Das letzte Mitglied der "neuen Crew" gehört zu den Peackeepern, die das Schiff verfolgen. Während Moya durch eine Stellarbeschleunigung (vergleichbar mit dem Warp-Antrieb) versucht zu entkommen, gerät der Kampfflieger von Aeryn Sun in den Sog der Stellarbeschleunigung und wird mitgerissen. Da die Crew sich wichtige Informationen vom Piloten des Peacekeeper Schiffs erhofft, holen sie ihn an Board. Es gelingt Aeryn aber ein Signal abzusetzen, so daß es nicht lange dauert, bis Crais die Flüchtigen aufgespürt hat. Unglücklicherweise haben die Peacekeeper strenge Regeln, was den Umgang mit anderen Rassen betrifft, so daß Aeryn in den Verdacht gerät unwiederkehrlich "konterminiert" zu sein. Aufgrund der drohenden Gefangennahme durch die eigenen Leute beschließt sie mit der restlichen Crew zu fliehen.

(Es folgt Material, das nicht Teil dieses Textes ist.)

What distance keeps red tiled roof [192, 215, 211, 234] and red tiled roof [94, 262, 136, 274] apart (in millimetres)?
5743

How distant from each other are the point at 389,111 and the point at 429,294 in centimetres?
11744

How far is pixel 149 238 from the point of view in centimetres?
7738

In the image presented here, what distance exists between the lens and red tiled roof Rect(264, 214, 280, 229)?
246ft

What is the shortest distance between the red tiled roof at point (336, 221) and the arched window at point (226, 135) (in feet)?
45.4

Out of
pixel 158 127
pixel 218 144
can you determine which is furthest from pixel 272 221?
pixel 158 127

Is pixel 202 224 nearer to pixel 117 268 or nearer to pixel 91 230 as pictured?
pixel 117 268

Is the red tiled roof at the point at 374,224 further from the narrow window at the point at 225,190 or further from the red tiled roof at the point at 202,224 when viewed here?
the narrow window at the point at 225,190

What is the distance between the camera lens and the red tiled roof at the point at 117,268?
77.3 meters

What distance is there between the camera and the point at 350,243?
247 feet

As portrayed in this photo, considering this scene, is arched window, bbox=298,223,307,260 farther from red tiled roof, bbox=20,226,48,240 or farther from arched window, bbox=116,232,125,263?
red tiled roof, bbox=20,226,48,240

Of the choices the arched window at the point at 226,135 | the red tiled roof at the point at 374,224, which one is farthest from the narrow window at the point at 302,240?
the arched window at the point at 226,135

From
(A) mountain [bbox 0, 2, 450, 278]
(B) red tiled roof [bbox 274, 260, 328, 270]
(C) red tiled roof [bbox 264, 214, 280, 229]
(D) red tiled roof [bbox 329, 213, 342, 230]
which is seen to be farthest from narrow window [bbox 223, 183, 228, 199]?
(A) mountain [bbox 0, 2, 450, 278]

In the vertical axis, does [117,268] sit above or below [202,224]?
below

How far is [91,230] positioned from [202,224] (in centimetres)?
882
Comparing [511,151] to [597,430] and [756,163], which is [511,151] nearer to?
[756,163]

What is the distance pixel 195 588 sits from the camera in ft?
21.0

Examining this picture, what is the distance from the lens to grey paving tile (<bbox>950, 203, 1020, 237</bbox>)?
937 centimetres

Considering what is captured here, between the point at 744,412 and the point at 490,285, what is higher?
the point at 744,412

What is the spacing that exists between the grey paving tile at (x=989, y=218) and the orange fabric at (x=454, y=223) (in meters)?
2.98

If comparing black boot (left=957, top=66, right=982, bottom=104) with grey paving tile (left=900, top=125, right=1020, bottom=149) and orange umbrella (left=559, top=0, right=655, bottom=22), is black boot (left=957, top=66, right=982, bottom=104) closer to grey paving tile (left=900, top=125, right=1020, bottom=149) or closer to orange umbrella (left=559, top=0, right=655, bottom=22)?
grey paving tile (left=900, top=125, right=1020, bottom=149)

Ich möchte an dieser Stelle auf die bereits angesprochenen Puppen eingehen, welche bei den Zuschauern sehr geteilte Meinungen hervorriefen. Die negativen Meinungen beruhen vor allem auf der Tatsache, daß die "Henson Company" die Puppen für Farscape entwarf, was unweigerlich Assoziationen mit der Muppet Show hervorruft. Wer die Serie noch nicht kennt und ähnliche Befürchtungen hegt, sollte sich vielleicht als erstes den Bonusbeitrag über den Creature Shop ansehen, denn die Fähigkeiten, die in den Puppen stecken, sind sehr beachtlich, so daß es fasst schon eine Beleidigung ist, sie als Puppen zu bezeichnen.

Einige der Puppen sehen allerdings tatsächlich mehr wie Puppen als Außerirdische aus, was sich aber zum Glück in Grenzen hält, und sich bereits in der zweiten Staffel bessert.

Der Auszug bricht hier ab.